Deprecated Parsing Functions

This article is about the legacy agentic-doc library. Use the landingai-ade library for all new projects.

Deprecated Parsing Functions

The parsing functions below were deprecated in v0.2.3 of the library. These functions will continue to work in later versions, but we recommend implementing the parse function instead. Deprecated functions:

parse_documents: Use if you want to parse one or more documents and return the output as objects.
parse_and_save_documents: Use if you want to parse one or more documents and save the output as JSON files
parse_and_save_document: Use if you want to parse only one file.
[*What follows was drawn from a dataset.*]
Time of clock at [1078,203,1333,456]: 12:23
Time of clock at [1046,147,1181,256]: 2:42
You can have the output returned as objects or saved as a JSON file.

Parse Documents and Return Results as Objects

Use the parse_documents function to parse one or more documents and return the output as objects. You have the option to save the visual groundings to a directory.
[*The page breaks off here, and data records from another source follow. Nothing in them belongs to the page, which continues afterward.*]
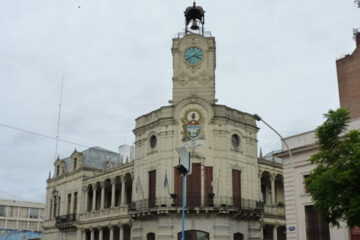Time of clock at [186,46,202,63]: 3:40
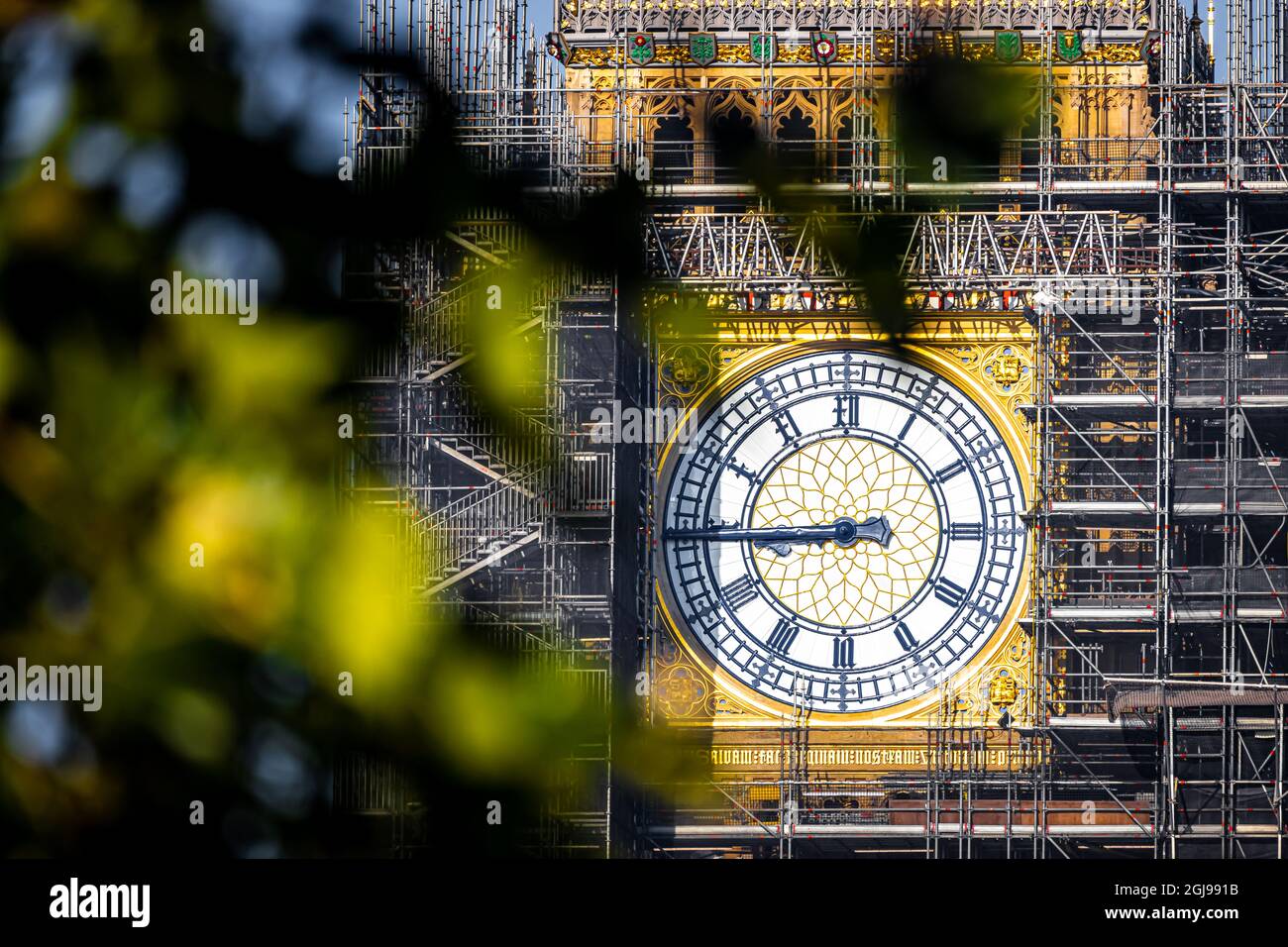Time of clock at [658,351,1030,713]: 8:44
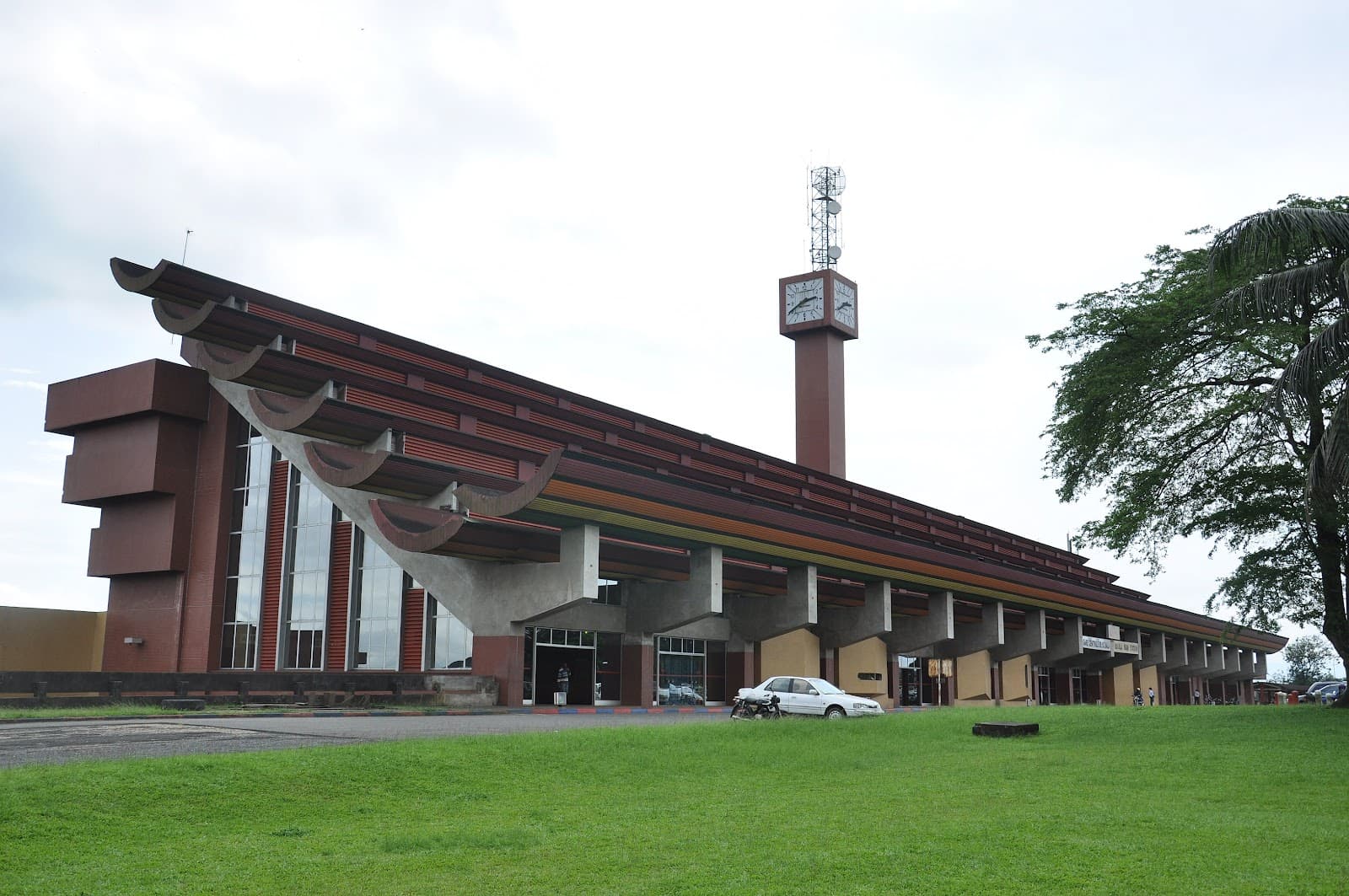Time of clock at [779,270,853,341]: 2:40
When to Use: Immediate Processing

Because the parse_documents function returns extracted data as objects, this function is best for immediate downstream processing, integrations with other systems, or interactive environments (like Jupyter Notebook). Use this when:

You’re running the script in a notebook or web service that will immediately process, transform, or display the data.
You need to pass the data to another function or microservice as part of a larger pipeline.
You’re working in an interactive environment (like a Jupyter Notebook or a web-based UI).
You want to avoid writing to disk due to permission issues or cloud function constraints.

Sample Script

This script parses two PDFs and returns the results as both Markdown and JSON objects. This example uses documents hosted at URLs, but local files are also supported.
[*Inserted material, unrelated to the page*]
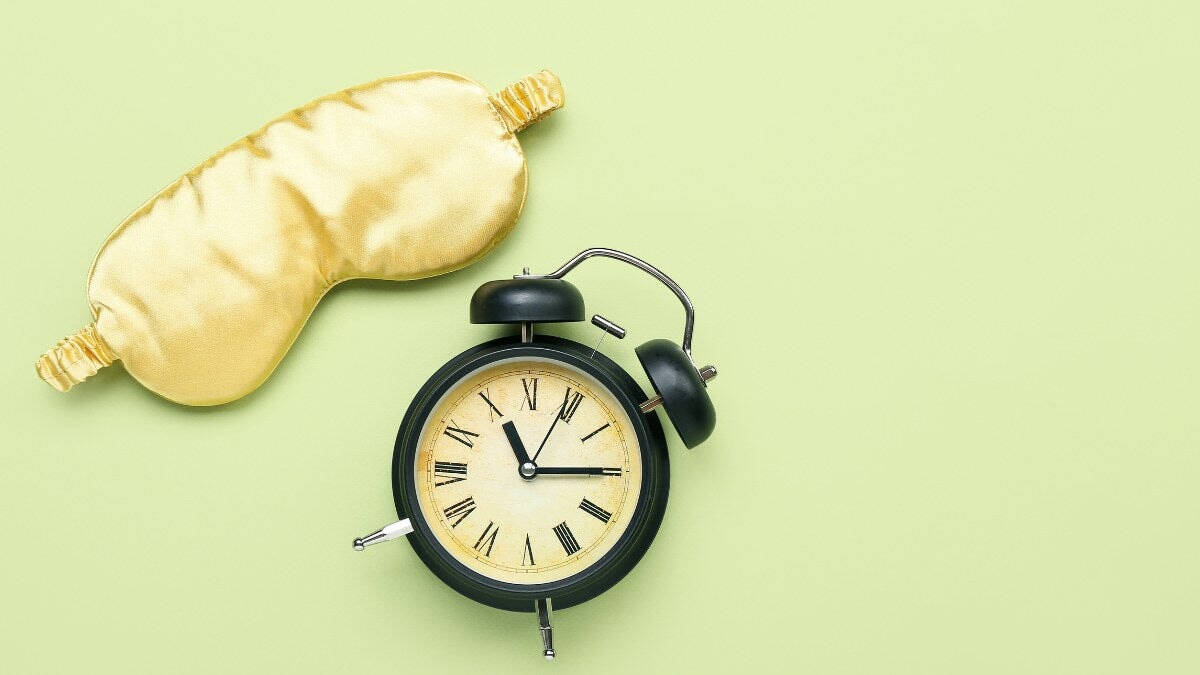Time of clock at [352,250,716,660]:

from agentic_doc.parse import parse_documents

# Parse documents from URLs
results = parse_documents(["https://satsuite.collegeboard.org/media/pdf/sample-sat-score-report.pdf", "https://www.rbcroyalbank.com/banking-services/_assets-custom/pdf/eStatement.pdf"])
parsed_doc = results[0]

# Get the extracted data as markdown
print(parsed_doc.markdown)  

# Get the extracted data as structured chunks of content in a JSON schema
print(parsed_doc.chunks)  

Function Signature

def parse_documents(
    documents: list[Union[str, Path, Url]],
    *,
    include_marginalia: bool = True,
    include_metadata_in_markdown: bool = True,
    grounding_save_dir: Union[str, Path, None] = None,
    extraction_model: Optional[type[T]] = None,
    extraction_schema: Optional[dict[str, Any]] = None,
    config: Optional[ParseConfig] = None,
) -> list[ParsedDocument[T]]:

Parameters

Here are the parameters for the parse_documents function:

documents: List of paths to documents or URLs pointing to documents.
include_marginalia: If True, includes marginalia chunks (text in the header, footer, and margins) in the output. For more information, go to Chunk Types. Defaults to True. (Optional)
include_metadata_in_markdown: If True, includes metadata in the Markdown output. Defaults to True. (Optional)
grounding_save_dir: The directory where grounding images will be saved. For more information, go to Save Groundings as Images. (Optional)
extraction_model: Pydantic model schema for field extraction. For more information about extraction, go to Extract Data with the Library. (Optional)
extraction_schema: JSON schema for field extraction. For more information about extraction, go to Extract Data with the Library. (Optional)
config: Pass configuration settings with the ParseConfig object. For more information about using this parameter, go to Pass Settings with ParseConfig. (Optional)

Returns

The parse_documents function returns a list of ParsedDocument objects. For more information, go to ParsedDocument.

Raises

The parse_documents function can raise these errors:

FileNotFoundError: This error is raised if the provided file path does not exist.
ValueError: This error is raised if the file type is not supported or a URL is invalid.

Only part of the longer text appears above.